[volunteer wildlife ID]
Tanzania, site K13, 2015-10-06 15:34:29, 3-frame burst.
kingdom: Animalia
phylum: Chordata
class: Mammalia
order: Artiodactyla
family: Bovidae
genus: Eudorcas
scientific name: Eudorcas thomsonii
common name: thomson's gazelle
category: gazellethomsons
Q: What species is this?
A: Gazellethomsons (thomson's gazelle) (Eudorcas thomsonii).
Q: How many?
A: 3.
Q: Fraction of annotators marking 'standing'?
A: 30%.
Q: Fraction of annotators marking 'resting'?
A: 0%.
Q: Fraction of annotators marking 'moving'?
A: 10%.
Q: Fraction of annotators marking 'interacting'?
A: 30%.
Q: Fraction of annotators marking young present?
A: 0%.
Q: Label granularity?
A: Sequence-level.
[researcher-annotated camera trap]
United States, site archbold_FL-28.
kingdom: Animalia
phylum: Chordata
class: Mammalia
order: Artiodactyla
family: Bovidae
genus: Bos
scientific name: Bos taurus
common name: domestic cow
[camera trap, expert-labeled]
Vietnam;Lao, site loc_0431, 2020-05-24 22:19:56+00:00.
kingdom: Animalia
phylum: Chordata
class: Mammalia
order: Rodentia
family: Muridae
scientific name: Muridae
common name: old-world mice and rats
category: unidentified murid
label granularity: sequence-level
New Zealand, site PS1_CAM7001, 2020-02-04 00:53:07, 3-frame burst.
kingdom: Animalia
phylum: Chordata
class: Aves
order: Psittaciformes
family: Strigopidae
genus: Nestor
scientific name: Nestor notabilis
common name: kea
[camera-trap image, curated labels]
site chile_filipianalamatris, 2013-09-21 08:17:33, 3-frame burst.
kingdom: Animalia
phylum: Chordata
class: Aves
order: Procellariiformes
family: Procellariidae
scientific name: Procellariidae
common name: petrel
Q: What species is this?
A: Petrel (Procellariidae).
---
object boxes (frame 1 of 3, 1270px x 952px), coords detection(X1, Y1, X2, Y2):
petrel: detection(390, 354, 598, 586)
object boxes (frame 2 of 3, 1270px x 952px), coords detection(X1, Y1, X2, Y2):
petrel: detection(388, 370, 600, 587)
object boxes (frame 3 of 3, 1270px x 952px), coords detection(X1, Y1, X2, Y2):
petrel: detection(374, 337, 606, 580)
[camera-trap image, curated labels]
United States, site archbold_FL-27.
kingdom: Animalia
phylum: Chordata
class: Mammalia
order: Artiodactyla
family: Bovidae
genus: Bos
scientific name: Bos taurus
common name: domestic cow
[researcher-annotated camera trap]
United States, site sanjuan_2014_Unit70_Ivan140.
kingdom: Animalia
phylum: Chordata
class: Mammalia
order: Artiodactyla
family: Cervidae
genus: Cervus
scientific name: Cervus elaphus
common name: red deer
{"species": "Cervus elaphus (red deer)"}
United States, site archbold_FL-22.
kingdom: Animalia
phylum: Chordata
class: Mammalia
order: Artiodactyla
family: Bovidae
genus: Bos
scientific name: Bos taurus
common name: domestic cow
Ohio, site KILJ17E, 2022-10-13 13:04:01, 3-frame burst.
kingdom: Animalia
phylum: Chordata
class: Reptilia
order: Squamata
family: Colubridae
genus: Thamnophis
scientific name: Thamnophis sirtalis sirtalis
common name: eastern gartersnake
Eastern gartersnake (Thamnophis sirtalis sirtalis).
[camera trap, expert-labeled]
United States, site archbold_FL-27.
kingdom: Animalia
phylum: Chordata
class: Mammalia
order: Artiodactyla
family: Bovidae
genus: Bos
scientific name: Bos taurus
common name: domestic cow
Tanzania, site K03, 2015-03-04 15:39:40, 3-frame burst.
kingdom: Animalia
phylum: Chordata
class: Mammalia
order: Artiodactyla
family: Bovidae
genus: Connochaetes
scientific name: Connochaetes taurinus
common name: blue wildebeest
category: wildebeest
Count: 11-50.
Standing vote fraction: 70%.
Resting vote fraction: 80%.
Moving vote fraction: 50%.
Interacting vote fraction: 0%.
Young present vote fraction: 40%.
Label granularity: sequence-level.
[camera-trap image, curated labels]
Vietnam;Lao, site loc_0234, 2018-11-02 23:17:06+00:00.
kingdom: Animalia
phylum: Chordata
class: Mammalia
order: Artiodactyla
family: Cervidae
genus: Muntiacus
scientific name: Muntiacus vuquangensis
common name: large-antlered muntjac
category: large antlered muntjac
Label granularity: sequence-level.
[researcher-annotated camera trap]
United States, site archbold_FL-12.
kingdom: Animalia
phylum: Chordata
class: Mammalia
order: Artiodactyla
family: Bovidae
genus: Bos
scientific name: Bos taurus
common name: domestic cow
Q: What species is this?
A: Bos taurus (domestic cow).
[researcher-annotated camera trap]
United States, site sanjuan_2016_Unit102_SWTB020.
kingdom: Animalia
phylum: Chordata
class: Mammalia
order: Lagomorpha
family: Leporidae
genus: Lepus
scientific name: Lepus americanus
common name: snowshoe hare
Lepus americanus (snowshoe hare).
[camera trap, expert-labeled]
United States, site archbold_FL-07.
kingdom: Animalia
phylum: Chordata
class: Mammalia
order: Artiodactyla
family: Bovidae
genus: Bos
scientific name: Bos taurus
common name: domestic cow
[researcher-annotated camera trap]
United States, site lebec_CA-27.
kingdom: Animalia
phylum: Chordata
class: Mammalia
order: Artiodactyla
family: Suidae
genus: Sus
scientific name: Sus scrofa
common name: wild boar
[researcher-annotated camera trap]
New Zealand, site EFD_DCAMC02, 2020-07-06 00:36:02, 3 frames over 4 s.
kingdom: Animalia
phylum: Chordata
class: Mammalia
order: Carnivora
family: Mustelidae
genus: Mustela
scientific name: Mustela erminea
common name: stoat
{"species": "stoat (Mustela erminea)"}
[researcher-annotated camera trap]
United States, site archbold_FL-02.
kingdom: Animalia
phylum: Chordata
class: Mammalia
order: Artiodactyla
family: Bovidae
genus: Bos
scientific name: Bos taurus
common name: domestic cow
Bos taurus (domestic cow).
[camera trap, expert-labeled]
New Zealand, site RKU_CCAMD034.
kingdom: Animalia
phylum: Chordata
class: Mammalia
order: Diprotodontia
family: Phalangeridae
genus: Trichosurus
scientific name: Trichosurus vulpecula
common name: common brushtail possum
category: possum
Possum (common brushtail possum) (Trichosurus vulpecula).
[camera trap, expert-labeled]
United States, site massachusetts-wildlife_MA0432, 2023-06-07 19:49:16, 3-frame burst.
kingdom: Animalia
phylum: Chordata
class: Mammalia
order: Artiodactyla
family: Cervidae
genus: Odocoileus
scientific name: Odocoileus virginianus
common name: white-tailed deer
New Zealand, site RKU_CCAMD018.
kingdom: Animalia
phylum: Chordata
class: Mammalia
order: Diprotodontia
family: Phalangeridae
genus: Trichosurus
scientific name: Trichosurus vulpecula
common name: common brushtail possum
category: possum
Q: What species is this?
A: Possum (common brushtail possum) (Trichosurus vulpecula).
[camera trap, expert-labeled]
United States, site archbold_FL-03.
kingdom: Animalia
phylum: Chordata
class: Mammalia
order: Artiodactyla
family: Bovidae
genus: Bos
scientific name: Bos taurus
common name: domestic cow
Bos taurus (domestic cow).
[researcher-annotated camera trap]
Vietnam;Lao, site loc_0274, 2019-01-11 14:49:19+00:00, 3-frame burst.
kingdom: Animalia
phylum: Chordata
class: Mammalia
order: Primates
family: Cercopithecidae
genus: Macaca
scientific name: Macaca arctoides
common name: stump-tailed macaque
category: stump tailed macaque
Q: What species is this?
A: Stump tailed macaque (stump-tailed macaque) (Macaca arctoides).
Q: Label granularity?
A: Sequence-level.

_The problem_
Repeat the material in full. Nothing may differ.

_Finished exercise_
[volunteer wildlife ID]
Tanzania, site K13, 2015-10-06 15:34:29, 3-frame burst.
kingdom: Animalia
phylum: Chordata
class: Mammalia
order: Artiodactyla
family: Bovidae
genus: Eudorcas
scientific name: Eudorcas thomsonii
common name: thomson's gazelle
category: gazellethomsons
Q: What species is this?
A: Gazellethomsons (thomson's gazelle) (Eudorcas thomsonii).
Q: How many?
A: 3.
Q: Fraction of annotators marking 'standing'?
A: 30%.
Q: Fraction of annotators marking 'resting'?
A: 0%.
Q: Fraction of annotators marking 'moving'?
A: 10%.
Q: Fraction of annotators marking 'interacting'?
A: 30%.
Q: Fraction of annotators marking young present?
A: 0%.
Q: Label granularity?
A: Sequence-level.
[researcher-annotated camera trap]
United States, site archbold_FL-28.
kingdom: Animalia
phylum: Chordata
class: Mammalia
order: Artiodactyla
family: Bovidae
genus: Bos
scientific name: Bos taurus
common name: domestic cow
[camera trap, expert-labeled]
Vietnam;Lao, site loc_0431, 2020-05-24 22:19:56+00:00.
kingdom: Animalia
phylum: Chordata
class: Mammalia
order: Rodentia
family: Muridae
scientific name: Muridae
common name: old-world mice and rats
category: unidentified murid
label granularity: sequence-level
New Zealand, site PS1_CAM7001, 2020-02-04 00:53:07, 3-frame burst.
kingdom: Animalia
phylum: Chordata
class: Aves
order: Psittaciformes
family: Strigopidae
genus: Nestor
scientific name: Nestor notabilis
common name: kea
[camera-trap image, curated labels]
site chile_filipianalamatris, 2013-09-21 08:17:33, 3-frame burst.
kingdom: Animalia
phylum: Chordata
class: Aves
order: Procellariiformes
family: Procellariidae
scientific name: Procellariidae
common name: petrel
Q: What species is this?
A: Petrel (Procellariidae).
---
object boxes (frame 1 of 3, 1270px x 952px), coords detection(X1, Y1, X2, Y2):
petrel: detection(390, 354, 598, 586)
object boxes (frame 2 of 3, 1270px x 952px), coords detection(X1, Y1, X2, Y2):
petrel: detection(388, 370, 600, 587)
object boxes (frame 3 of 3, 1270px x 952px), coords detection(X1, Y1, X2, Y2):
petrel: detection(374, 337, 606, 580)
[camera-trap image, curated labels]
United States, site archbold_FL-27.
kingdom: Animalia
phylum: Chordata
class: Mammalia
order: Artiodactyla
family: Bovidae
genus: Bos
scientific name: Bos taurus
common name: domestic cow
[researcher-annotated camera trap]
United States, site sanjuan_2014_Unit70_Ivan140.
kingdom: Animalia
phylum: Chordata
class: Mammalia
order: Artiodactyla
family: Cervidae
genus: Cervus
scientific name: Cervus elaphus
common name: red deer
{"species": "Cervus elaphus (red deer)"}
United States, site archbold_FL-22.
kingdom: Animalia
phylum: Chordata
class: Mammalia
order: Artiodactyla
family: Bovidae
genus: Bos
scientific name: Bos taurus
common name: domestic cow
Ohio, site KILJ17E, 2022-10-13 13:04:01, 3-frame burst.
kingdom: Animalia
phylum: Chordata
class: Reptilia
order: Squamata
family: Colubridae
genus: Thamnophis
scientific name: Thamnophis sirtalis sirtalis
common name: eastern gartersnake
Eastern gartersnake (Thamnophis sirtalis sirtalis).
[camera trap, expert-labeled]
United States, site archbold_FL-27.
kingdom: Animalia
phylum: Chordata
class: Mammalia
order: Artiodactyla
family: Bovidae
genus: Bos
scientific name: Bos taurus
common name: domestic cow
Tanzania, site K03, 2015-03-04 15:39:40, 3-frame burst.
kingdom: Animalia
phylum: Chordata
class: Mammalia
order: Artiodactyla
family: Bovidae
genus: Connochaetes
scientific name: Connochaetes taurinus
common name: blue wildebeest
category: wildebeest
Count: 11-50.
Standing vote fraction: 70%.
Resting vote fraction: 80%.
Moving vote fraction: 50%.
Interacting vote fraction: 0%.
Young present vote fraction: 40%.
Label granularity: sequence-level.
[camera-trap image, curated labels]
Vietnam;Lao, site loc_0234, 2018-11-02 23:17:06+00:00.
kingdom: Animalia
phylum: Chordata
class: Mammalia
order: Artiodactyla
family: Cervidae
genus: Muntiacus
scientific name: Muntiacus vuquangensis
common name: large-antlered muntjac
category: large antlered muntjac
Label granularity: sequence-level.
[researcher-annotated camera trap]
United States, site archbold_FL-12.
kingdom: Animalia
phylum: Chordata
class: Mammalia
order: Artiodactyla
family: Bovidae
genus: Bos
scientific name: Bos taurus
common name: domestic cow
Q: What species is this?
A: Bos taurus (domestic cow).
[researcher-annotated camera trap]
United States, site sanjuan_2016_Unit102_SWTB020.
kingdom: Animalia
phylum: Chordata
class: Mammalia
order: Lagomorpha
family: Leporidae
genus: Lepus
scientific name: Lepus americanus
common name: snowshoe hare
Lepus americanus (snowshoe hare).
[camera trap, expert-labeled]
United States, site archbold_FL-07.
kingdom: Animalia
phylum: Chordata
class: Mammalia
order: Artiodactyla
family: Bovidae
genus: Bos
scientific name: Bos taurus
common name: domestic cow
[researcher-annotated camera trap]
United States, site lebec_CA-27.
kingdom: Animalia
phylum: Chordata
class: Mammalia
order: Artiodactyla
family: Suidae
genus: Sus
scientific name: Sus scrofa
common name: wild boar
[researcher-annotated camera trap]
New Zealand, site EFD_DCAMC02, 2020-07-06 00:36:02, 3 frames over 4 s.
kingdom: Animalia
phylum: Chordata
class: Mammalia
order: Carnivora
family: Mustelidae
genus: Mustela
scientific name: Mustela erminea
common name: stoat
{"species": "stoat (Mustela erminea)"}
[researcher-annotated camera trap]
United States, site archbold_FL-02.
kingdom: Animalia
phylum: Chordata
class: Mammalia
order: Artiodactyla
family: Bovidae
genus: Bos
scientific name: Bos taurus
common name: domestic cow
Bos taurus (domestic cow).
[camera trap, expert-labeled]
New Zealand, site RKU_CCAMD034.
kingdom: Animalia
phylum: Chordata
class: Mammalia
order: Diprotodontia
family: Phalangeridae
genus: Trichosurus
scientific name: Trichosurus vulpecula
common name: common brushtail possum
category: possum
Possum (common brushtail possum) (Trichosurus vulpecula).
[camera trap, expert-labeled]
United States, site massachusetts-wildlife_MA0432, 2023-06-07 19:49:16, 3-frame burst.
kingdom: Animalia
phylum: Chordata
class: Mammalia
order: Artiodactyla
family: Cervidae
genus: Odocoileus
scientific name: Odocoileus virginianus
common name: white-tailed deer
New Zealand, site RKU_CCAMD018.
kingdom: Animalia
phylum: Chordata
class: Mammalia
order: Diprotodontia
family: Phalangeridae
genus: Trichosurus
scientific name: Trichosurus vulpecula
common name: common brushtail possum
category: possum
Q: What species is this?
A: Possum (common brushtail possum) (Trichosurus vulpecula).
[camera trap, expert-labeled]
United States, site archbold_FL-03.
kingdom: Animalia
phylum: Chordata
class: Mammalia
order: Artiodactyla
family: Bovidae
genus: Bos
scientific name: Bos taurus
common name: domestic cow
Bos taurus (domestic cow).
[researcher-annotated camera trap]
Vietnam;Lao, site loc_0274, 2019-01-11 14:49:19+00:00, 3-frame burst.
kingdom: Animalia
phylum: Chordata
class: Mammalia
order: Primates
family: Cercopithecidae
genus: Macaca
scientific name: Macaca arctoides
common name: stump-tailed macaque
category: stump tailed macaque
Q: What species is this?
A: Stump tailed macaque (stump-tailed macaque) (Macaca arctoides).
Q: Label granularity?
A: Sequence-level.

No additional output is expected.